START Source data

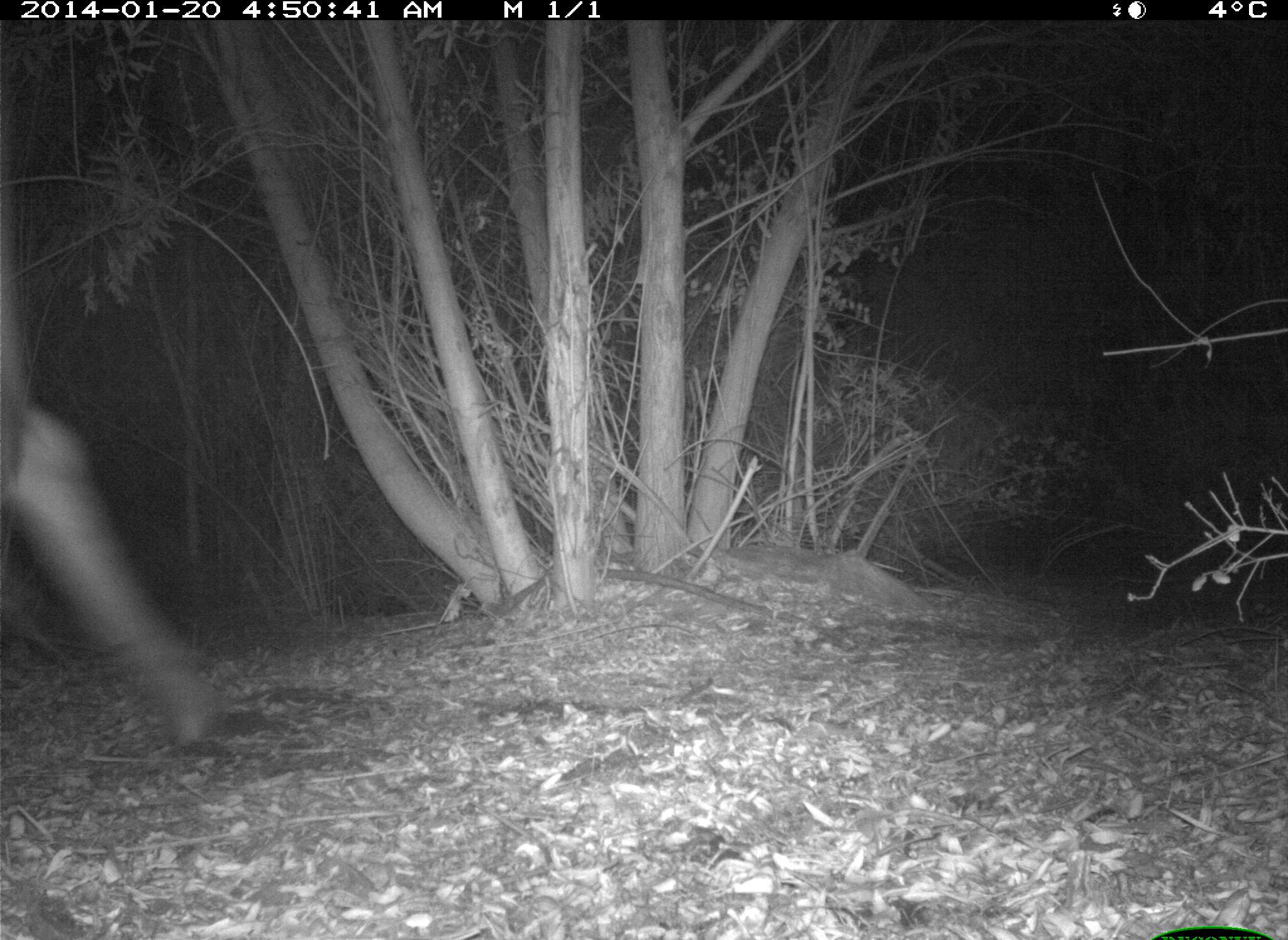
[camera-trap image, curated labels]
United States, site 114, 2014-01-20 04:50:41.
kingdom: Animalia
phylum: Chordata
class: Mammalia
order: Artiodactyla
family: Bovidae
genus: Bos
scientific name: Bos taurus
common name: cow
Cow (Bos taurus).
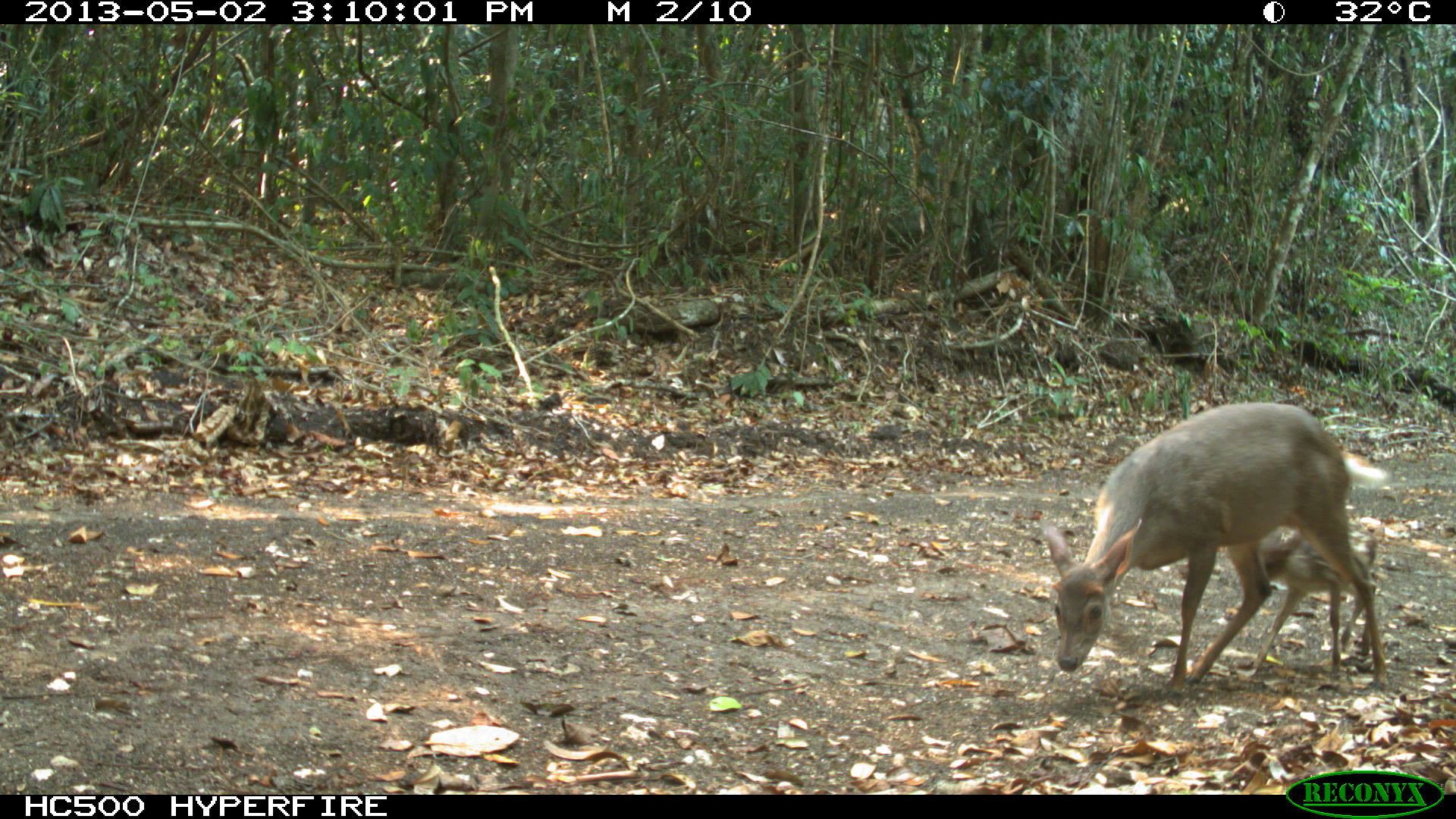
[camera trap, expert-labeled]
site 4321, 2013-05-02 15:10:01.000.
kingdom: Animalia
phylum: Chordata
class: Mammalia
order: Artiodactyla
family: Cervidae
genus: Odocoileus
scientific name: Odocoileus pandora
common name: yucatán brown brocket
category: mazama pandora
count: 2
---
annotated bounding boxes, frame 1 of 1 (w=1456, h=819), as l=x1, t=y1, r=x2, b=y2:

END Source data

§ **Exercise objective**: There is one span to return: the line holding "scientific name: Odocoileus pandora" and every line after it through the end of the listing above; please give it exactly and add nothing.

§ **Answer box**:
scientific name: Odocoileus pandora
common name: yucatán brown brocket
category: mazama pandora
count: 2
---
annotated bounding boxes, frame 1 of 1 (w=1456, h=819), as l=x1, t=y1, r=x2, b=y2:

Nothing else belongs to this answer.